GitHub - Coldmooon/Code-for-MPELU: Code for Improving Deep Neural Network with Multiple Parametric Exponential Linear Units

Updates

November 2, 2023: Added support for Mixed Precision
March 14, 2023: Added support for PyTorch (latest for pytorch 2.1.0)

Code-for-MPELU

Code for Improving Deep Neural Network with Multiple Parametric Exponential Linear Units, arXiv:1606.00305

The main contributions are:

A new activation function, MPELU, which is a unified form of ReLU, PReLU and ELU.
A weight initialization method for both ReLU-like and ELU-like networks. If used with the ReLU nework, it reduces to Kaiming initialization.
A network architecture that is more effective than the original Pre-/ResNet.

Citation

@article{LI201811,
		title = "Improving deep neural network with Multiple Parametric Exponential Linear Units",
		journal = "Neurocomputing",
		volume = "301",
		pages = "11 - 24",
		year = "2018",
		issn = "0925-2312",
		doi = "https://doi.org/10.1016/j.neucom.2018.01.084",
		author = "Yang Li and Chunxiao Fan and Yong Li and Qiong Wu and Yue Ming"
▬▬▬
_Instructions to follow_
Reproduce the MPELU repository page above in full, word for word and line for line. The items after this sentence have no role in the exercise.

[Saved data entries]
▬▬▬
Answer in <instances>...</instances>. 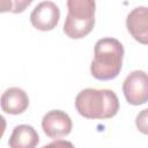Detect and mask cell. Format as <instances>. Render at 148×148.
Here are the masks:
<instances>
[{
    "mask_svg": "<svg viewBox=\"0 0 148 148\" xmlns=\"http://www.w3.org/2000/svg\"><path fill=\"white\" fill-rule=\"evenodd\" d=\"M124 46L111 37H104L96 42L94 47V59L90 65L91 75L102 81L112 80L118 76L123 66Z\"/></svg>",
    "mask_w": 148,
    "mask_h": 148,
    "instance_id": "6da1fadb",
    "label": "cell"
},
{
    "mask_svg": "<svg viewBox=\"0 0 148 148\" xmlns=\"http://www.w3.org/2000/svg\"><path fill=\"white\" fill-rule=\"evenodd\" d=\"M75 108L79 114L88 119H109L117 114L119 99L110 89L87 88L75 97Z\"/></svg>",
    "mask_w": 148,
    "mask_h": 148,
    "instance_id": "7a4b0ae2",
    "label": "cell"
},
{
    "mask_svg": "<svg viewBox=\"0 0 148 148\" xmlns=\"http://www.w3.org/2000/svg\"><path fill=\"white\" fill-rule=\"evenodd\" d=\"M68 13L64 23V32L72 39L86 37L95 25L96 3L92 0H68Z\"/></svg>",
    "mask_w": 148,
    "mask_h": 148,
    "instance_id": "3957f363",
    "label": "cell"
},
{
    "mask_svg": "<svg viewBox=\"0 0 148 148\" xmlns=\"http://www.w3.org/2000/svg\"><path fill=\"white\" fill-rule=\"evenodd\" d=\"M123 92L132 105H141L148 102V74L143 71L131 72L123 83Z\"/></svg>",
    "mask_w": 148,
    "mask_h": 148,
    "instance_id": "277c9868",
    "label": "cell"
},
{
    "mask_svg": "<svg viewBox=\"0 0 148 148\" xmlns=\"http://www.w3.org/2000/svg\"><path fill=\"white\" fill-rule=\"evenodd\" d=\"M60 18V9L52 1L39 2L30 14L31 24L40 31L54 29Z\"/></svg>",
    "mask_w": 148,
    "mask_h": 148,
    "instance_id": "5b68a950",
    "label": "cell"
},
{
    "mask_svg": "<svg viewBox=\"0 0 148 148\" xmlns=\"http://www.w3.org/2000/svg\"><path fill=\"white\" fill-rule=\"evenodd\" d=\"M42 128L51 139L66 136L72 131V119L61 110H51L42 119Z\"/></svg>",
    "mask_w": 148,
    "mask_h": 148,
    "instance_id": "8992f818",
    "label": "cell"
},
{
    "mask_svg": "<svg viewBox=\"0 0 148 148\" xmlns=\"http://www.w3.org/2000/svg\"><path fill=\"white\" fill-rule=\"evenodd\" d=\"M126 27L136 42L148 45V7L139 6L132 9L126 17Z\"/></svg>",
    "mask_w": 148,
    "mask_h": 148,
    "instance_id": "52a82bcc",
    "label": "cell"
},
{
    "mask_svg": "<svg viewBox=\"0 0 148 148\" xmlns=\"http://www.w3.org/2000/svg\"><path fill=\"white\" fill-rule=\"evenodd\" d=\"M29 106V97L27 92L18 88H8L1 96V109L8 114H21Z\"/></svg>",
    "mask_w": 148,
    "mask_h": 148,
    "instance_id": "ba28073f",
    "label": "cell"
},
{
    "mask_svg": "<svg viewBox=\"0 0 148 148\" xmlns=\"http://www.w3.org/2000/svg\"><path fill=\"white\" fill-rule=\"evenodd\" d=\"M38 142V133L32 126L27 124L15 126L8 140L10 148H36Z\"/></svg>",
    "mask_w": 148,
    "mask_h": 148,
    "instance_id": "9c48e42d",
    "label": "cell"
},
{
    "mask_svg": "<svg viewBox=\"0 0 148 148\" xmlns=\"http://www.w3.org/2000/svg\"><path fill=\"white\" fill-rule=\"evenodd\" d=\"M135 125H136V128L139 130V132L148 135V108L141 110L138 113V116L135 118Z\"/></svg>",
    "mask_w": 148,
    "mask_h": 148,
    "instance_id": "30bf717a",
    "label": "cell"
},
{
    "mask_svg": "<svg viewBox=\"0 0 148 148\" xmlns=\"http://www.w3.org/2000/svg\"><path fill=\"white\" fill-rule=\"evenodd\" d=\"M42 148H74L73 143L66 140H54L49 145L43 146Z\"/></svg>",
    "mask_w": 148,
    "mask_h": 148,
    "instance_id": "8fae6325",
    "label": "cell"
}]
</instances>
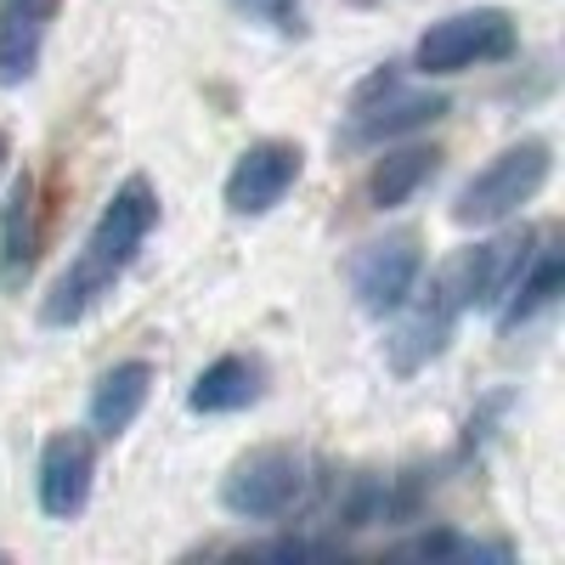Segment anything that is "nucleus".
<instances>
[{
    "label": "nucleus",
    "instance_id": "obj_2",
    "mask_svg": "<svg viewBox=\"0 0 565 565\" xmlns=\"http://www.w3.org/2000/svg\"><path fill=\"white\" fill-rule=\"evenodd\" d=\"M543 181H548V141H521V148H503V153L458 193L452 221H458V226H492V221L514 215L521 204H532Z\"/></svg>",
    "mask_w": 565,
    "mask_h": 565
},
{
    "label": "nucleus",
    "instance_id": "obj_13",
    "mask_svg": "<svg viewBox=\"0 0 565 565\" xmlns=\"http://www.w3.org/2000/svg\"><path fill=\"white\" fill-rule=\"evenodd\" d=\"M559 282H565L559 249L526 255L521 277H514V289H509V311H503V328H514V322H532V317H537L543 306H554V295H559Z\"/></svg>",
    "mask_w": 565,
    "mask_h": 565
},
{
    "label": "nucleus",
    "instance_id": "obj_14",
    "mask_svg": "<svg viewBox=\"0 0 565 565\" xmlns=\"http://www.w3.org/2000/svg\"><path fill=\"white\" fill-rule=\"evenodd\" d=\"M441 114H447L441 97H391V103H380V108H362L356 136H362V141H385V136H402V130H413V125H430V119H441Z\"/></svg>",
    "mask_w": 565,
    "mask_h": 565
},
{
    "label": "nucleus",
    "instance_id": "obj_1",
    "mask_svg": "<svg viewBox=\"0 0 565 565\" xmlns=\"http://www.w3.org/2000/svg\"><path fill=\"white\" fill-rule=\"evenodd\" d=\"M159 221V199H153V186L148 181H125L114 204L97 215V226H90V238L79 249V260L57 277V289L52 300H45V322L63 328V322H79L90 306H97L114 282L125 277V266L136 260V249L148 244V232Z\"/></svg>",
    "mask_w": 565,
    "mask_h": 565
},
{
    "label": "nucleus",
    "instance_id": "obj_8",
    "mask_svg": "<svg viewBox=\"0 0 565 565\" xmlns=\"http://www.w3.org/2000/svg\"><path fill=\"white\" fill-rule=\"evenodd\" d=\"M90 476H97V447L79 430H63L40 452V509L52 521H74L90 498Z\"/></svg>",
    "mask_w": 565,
▬▬▬
_Output of the task_
GitHub - Coldmooon/Code-for-MPELU: Code for Improving Deep Neural Network with Multiple Parametric Exponential Linear Units

Updates

November 2, 2023: Added support for Mixed Precision
March 14, 2023: Added support for PyTorch (latest for pytorch 2.1.0)

Code-for-MPELU

Code for Improving Deep Neural Network with Multiple Parametric Exponential Linear Units, arXiv:1606.00305

The main contributions are:

A new activation function, MPELU, which is a unified form of ReLU, PReLU and ELU.
A weight initialization method for both ReLU-like and ELU-like networks. If used with the ReLU nework, it reduces to Kaiming initialization.
A network architecture that is more effective than the original Pre-/ResNet.

Citation

@article{LI201811,
		title = "Improving deep neural network with Multiple Parametric Exponential Linear Units",
		journal = "Neurocomputing",
		volume = "301",
		pages = "11 - 24",
		year = "2018",
		issn = "0925-2312",
		doi = "https://doi.org/10.1016/j.neucom.2018.01.084",
		author = "Yang Li and Chunxiao Fan and Yong Li and Qiong Wu and Yue Ming"